Einer der Hauptfaktoren, die Menschen davon abhalten, auf ein Elektrofahrzeug umzusteigen, ist jedoch ihre Fähigkeit, mit extremen Wetterbedingungen zurechtzukommen.
Behindert unsere sich erwärmende Welt den Verkauf von Elektrofahrzeugen?

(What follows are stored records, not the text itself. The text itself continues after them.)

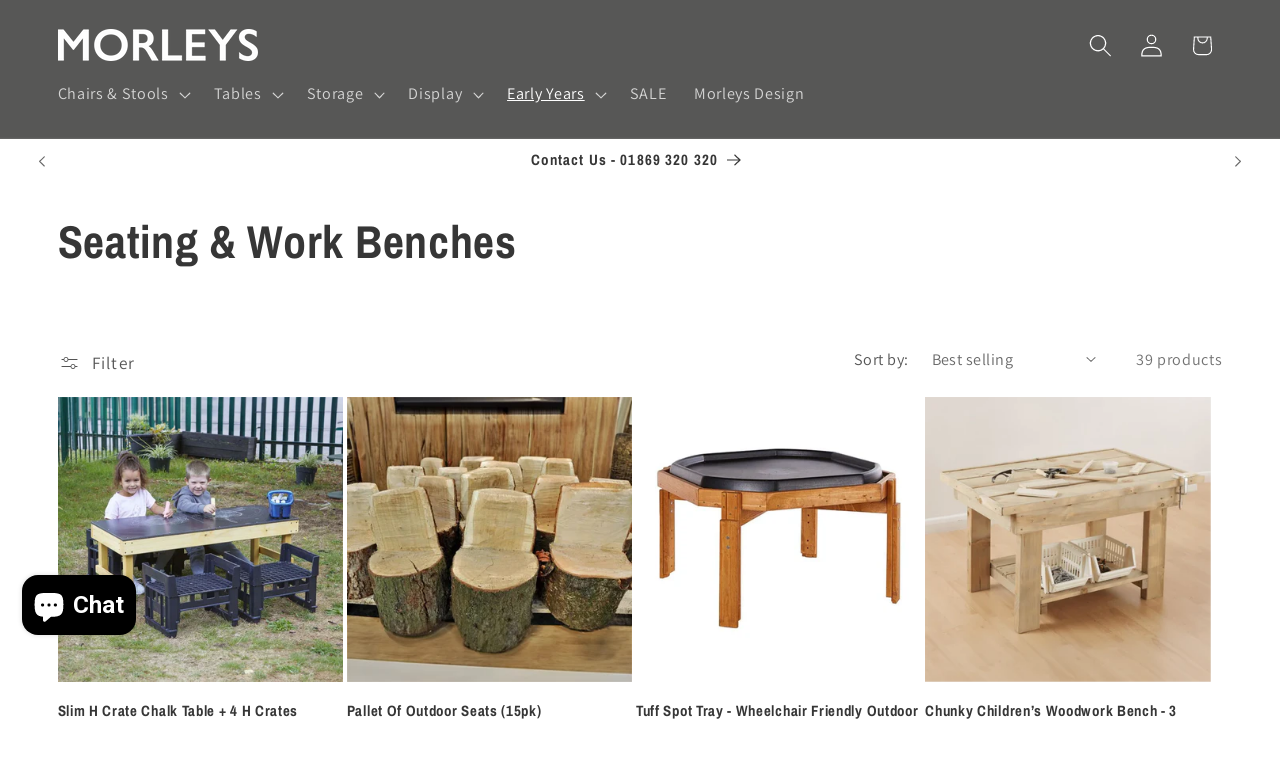

--- FILE ---
content_type: text/plain
request_url: https://media.kubric.io/api/modemagic/loaderea0072e86f10257db3ca0534a0719556.js?shop=morleys-dev.myshopify.com
body_size: 853
content:
!function(e){var t={};function n(r){if(t[r])return t[r].exports;var o=t[r]={i:r,l:!1,exports:{}};return e[r].call(o.exports,o,o.exports,n),o.l=!0,o.exports}n.m=e,n.c=t,n.d=function(e,t,r){n.o(e,t)||Object.defineProperty(e,t,{enumerable:!0,get:r})},n.r=function(e){"undefined"!=typeof Symbol&&Symbol.toStringTag&&Object.defineProperty(e,Symbol.toStringTag,{value:"Module"}),Object.defineProperty(e,"__esModule",{value:!0})},n.t=function(e,t){if(1&t&&(e=n(e)),8&t)return e;if(4&t&&"object"==typeof e&&e&&e.__esModule)return e;var r=Object.create(null);if(n.r(r),Object.defineProperty(r,"default",{enumerable:!0,value:e}),2&t&&"string"!=typeof e)for(var o in e)n.d(r,o,function(t){return e[t]}.bind(null,o));return r},n.n=function(e){var t=e&&e.__esModule?function(){return e.default}:function(){return e};return n.d(t,"a",t),t},n.o=function(e,t){return Object.prototype.hasOwnProperty.call(e,t)},n.p="",n(n.s=6)}({6:function(e,t,n){"use strict";n.r(t),n.d(t,"addFeatureSettings",(function(){return l}));var r,o,i,u,a,c,d,p=function(){return p=Object.assign||function(e){for(var t,n=1,r=arguments.length;n<r;n++)for(var o in t=arguments[n])Object.prototype.hasOwnProperty.call(t,o)&&(e[o]=t[o]);return e},p.apply(this,arguments)},f=function(e,t){for(var n=0,r=t.length,o=e.length;n<r;n++,o++)e[o]=t[n];return e};function l(e,t,n){void 0===n&&(n="modeMagic");var r=n+"Settings";void 0===window[r]&&(window[r]={}),void 0!==t&&(window[r][e]=t)}function s(e){try{!function(e){e.forEach((function(e){var t=e.name,n=e.src;l(t,e.data,"modeMagic");var r=document.createElement("script");r.type="text/javascript",r.src=n,document.body.appendChild(r)}))}(JSON.parse(e.responseText).data)}catch(e){console.debug(e)}}o="https://app.getmodemagic.com/api/features",i=new XMLHttpRequest,u=function(){var e=document.querySelectorAll("[data-app='mm']"),t={};return e.forEach((function(e){t=p(p({},t),e.dataset)})),t}(),a=window.Shopify.shop.split(".")[0],c=p(p({shop:a},u),{app:"modemagic"}),r=c,d=Object.entries(r).reduce((function(e,t){var n=t[0],r=t[1];return r?f(f([],e),[encodeURIComponent(n)+"="+encodeURIComponent(r)]):e}),[]).join("&"),i.addEventListener("load",s.bind(null,i)),i.open("GET",o),i.open("GET",o+"?"+d,!0),i.send()}});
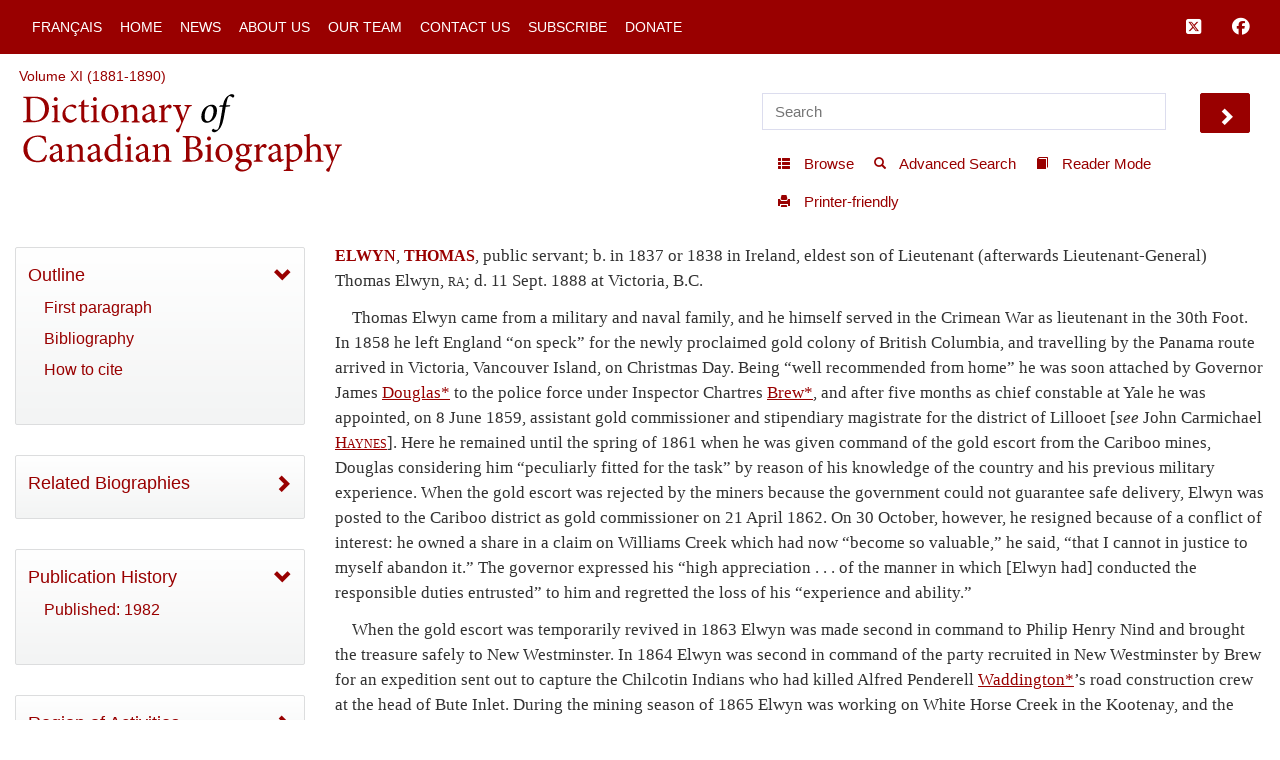

--- FILE ---
content_type: text/html; charset=UTF-8
request_url: http://www.biographi.ca/en/ajax/botd.php
body_size: 318
content:

<!-- debug /bioimages/w100.11424.jpg -->
                              <div class="text-center feed-item-image">
                                <a href="/en/bio/martin_felix_11E.html" onclick="return true;" title="d.&nbsp;25&nbsp;Nov. 1886 in Paris, France">
                                  <img style="" src="/bioimages/w100.11424.jpg" alt="d.&nbsp;25&nbsp;Nov. 1886 in Paris, France" class="img-responsive">
                                </a>
                              </div>
                              <div class="feed-item-caption">
                                <a title="d.&nbsp;25&nbsp;Nov. 1886 in Paris, France" href="/en/bio/martin_felix_11E.html">MARTIN, FÉLIX (baptized Félix-François-Marie)</a>
                              </div>
                              <div class="feed-item-description">
                                d.&nbsp;25&nbsp;Nov. 1886 in Paris, France
                              </div>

2025 war das drittwärmste Jahr weltweit und in Europa, mit durchschnittlichen globalen Temperaturen, die 1,5 °C über dem vorindustriellen Niveau lagen.
Nach Angaben des Wetterüberwachungsdienstes von Copernicus wurde der Anstieg auf die Ansammlung von Treibhausgasen in der Atmosphäre und steigende Meeresoberflächentemperaturen zurückgeführt – beides wird durch menschliche Aktivitäten verstärkt.
Eine Studie von What Car? aus dem Jahr 2025 fanden heraus, dass Elektrofahrzeuge bis zu 44 Prozent ihrer angegebenen Reichweite verlieren können, wenn sie Temperaturen zwischen 32 und 44 °C ausgesetzt sind.
Der Elektroautohersteller Polestar gibt an, dass die Temperatur einen „großen Einfluss“ auf die Batterieverschlechterung hat, da sie die chemischen Reaktionen innerhalb der Batterie beeinflusst.
„So wie kalte Temperaturen alles verlangsamen, können höhere Temperaturen zu schnelleren Reaktionen führen, die zu unerwünschten Reaktionen führen können, die zu einer schnelleren Verschlechterung Ihrer Batterie führen“, fügt das Unternehmen hinzu.
Eine Studie der University of Michigan ergab jedoch, dass die jüngsten Verbesserungen der Batterietechnologie für Elektrofahrzeuge bereits jetzt die Verschlechterung durch den Klimawandel übertreffen könnten.
Forscher analysierten die Lebensdauer alter Elektrofahrzeugbatterien, die zwischen 2010 und 2018 hergestellt wurden, mit neuen Batterien, die zwischen 2019 und 2023 hergestellt wurden.
In einem Szenario, in dem sich der Planet um durchschnittlich 2℃ erwärmt, würde sich die Lebensdauer von Elektrofahrzeugen mit Batterien, die zwischen 2010 und 2018 hergestellt wurden, um bis zu 30 Prozent verkürzen.
Bei neuen Batterien haben Forscher jedoch herausgefunden, dass die durchschnittliche Lebensdauerverkürzung nur drei Prozent beträgt, mit einem maximalen Rückgang von 10 Prozent.
„Mehr Vertrauen“ in Elektrofahrzeuge, aber nur in bestimmten Ländern
„Dank technologischer Verbesserungen sollten Verbraucher auch in einer wärmeren Zukunft mehr Vertrauen in ihre Elektrofahrzeugbatterien haben“, sagt Haochi Wu, Hauptautor der Studie, die in der Fachzeitschrift Nature veröffentlicht wurde.
Der leitende Autor Michael Craig weist darauf hin, dass die Studie einen wesentlichen Vorbehalt hat: Das Team verwendete für seine Arbeit nur zwei repräsentative Elektrofahrzeuge. Dabei handelte es sich um das Tesla Model 3 und den Volkswagen ID.3.
„In Regionen wie Europa und den USA haben wir das Gefühl, die dort verfügbare Batterietechnologie gut im Griff zu haben“, sagt Craig.
„Aber wenn wir uns beispielsweise Städte in Indien oder Subsahara-Afrika ansehen, können sie sehr unterschiedliche Fahrzeugflotten haben – und das ist mit ziemlicher Sicherheit der Fall. Unsere Ergebnisse könnten also für diese Regionen optimistisch sein.“
Viele dieser Regionen werden den Zorn des Klimawandels am schlimmsten zu spüren bekommen, was laut Forschern zeigt, wie sich die Ungleichheiten durch die globale Erwärmung verschärfen.